Funnily enough, on the same subject as yesterday, I had my first interrogation yesterday about my reasons for deciding to be vegetarian. From one of my fellow-volunteer friends. I think I did ok, although it is not really an argument I had presented before, certainly not to other people. Obviously I’ve mulled these things over myself, and come to my conclusion.
This volunteer is the wife of a beef farmer, which probably gives a clue what view she has. “I just don’t think a lot of vegetarians think it through”, she said, “they become vegetarian in order to see lambs gambolling around the fields, where in fact these lambs are only there in the first place as part of somebody’s commercial venture”. And, “a lot of land that is grazed by sheep or cattle is unsuitable for farming crops instead”. Both of which, I can imagine, are perfectly true.

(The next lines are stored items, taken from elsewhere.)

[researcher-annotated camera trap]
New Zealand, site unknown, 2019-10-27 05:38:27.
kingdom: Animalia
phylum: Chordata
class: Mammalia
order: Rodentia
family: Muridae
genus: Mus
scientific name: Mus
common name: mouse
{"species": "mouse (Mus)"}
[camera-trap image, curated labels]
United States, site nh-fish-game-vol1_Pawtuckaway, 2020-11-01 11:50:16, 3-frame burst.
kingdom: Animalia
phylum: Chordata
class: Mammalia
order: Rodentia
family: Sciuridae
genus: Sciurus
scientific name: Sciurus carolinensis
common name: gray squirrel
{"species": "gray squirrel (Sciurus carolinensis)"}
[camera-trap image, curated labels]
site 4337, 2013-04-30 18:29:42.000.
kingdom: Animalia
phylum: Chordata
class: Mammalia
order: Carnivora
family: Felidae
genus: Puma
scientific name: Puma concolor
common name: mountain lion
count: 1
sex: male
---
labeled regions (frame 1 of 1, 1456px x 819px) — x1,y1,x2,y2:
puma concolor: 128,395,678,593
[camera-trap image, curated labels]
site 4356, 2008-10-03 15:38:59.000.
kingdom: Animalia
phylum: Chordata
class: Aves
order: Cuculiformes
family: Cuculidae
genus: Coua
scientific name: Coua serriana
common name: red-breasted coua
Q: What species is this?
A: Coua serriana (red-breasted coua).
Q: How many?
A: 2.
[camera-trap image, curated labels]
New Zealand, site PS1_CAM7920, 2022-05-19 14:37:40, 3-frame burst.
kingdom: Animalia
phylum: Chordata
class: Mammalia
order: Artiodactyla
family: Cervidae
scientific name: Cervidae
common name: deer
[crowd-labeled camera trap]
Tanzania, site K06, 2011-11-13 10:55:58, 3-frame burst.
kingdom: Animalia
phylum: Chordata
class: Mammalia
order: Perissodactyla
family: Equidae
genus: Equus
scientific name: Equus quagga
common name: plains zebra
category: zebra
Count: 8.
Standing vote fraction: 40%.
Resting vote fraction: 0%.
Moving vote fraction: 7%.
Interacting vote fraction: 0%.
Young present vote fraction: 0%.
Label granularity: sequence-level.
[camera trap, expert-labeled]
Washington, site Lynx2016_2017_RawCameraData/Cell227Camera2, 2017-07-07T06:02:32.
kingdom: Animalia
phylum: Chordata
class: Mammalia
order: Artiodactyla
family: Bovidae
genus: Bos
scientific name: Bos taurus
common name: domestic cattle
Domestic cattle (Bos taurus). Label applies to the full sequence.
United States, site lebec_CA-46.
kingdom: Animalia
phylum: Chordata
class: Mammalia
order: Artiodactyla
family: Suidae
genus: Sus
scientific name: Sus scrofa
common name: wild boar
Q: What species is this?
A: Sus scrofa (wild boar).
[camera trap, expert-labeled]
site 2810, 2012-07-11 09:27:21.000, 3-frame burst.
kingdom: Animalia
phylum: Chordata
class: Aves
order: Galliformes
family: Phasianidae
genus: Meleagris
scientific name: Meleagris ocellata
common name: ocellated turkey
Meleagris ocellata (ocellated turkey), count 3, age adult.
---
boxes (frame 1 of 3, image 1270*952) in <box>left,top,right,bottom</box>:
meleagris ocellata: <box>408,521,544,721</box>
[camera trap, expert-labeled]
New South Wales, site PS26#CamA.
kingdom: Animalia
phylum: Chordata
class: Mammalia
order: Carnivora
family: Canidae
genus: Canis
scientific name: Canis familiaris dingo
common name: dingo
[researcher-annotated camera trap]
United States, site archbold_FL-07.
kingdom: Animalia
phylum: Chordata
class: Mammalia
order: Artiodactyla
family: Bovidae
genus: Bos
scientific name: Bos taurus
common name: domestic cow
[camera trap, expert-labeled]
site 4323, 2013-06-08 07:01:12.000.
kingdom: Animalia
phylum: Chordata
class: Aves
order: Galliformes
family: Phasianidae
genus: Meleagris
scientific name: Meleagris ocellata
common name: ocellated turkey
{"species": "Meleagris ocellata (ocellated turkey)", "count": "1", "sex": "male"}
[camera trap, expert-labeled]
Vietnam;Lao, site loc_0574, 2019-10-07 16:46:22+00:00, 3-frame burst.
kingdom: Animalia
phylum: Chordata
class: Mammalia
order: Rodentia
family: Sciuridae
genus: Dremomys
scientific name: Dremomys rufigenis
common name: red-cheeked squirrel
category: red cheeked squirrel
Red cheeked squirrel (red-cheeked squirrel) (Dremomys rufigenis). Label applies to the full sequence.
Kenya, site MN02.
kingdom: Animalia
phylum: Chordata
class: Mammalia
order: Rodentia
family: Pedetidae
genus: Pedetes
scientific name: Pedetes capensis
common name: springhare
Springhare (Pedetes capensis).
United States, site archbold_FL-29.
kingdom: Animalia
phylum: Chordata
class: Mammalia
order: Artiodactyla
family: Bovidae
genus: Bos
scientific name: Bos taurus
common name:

Certainly, a lot of this woman’s land is the water meadows surrounding our village. i.e, they flood in winter. I have no idea whether this also makes summer crops unviable although I don’t really see it as important.
My response was simply to say that I didn’t expect to see *more* animals, but fewer. Let’s have some rewilding instead. The only reason there are so many animals in the first place is because there is a market for them, so if I can help to reduce that market, so be it.
And, even if we *are* already farming crops wherever we can (I doubt that but there’s certainly something in what she said), then fewer animals would mean less animal feed, meaning that instead of growing crops for animals to consume, people could grow things for humans to consume instead. So it is kind-of recognising that we have force-bred animals for years, and simply doing less of it.
And, I already mentioned rewilding. I’m struggling to see a downside to this, if I’m honest, other than affecting somebody’s commercial interests.
It is funny debating with someone, because your feelings will inevitably reflect your overall opinion, but unless you actually discuss things with someone, those opinions are often not very articulate. It doesn’t at all surprise me that a veteran politician will have rehearsed and developed an argument for months or years, probably. They might well start off with a gut feel, but it takes them time to come up with something articulate, where they could maybe take the argument, run with it, and convince other people that they are right. I’m fortunate that the only person I need to convince is myself.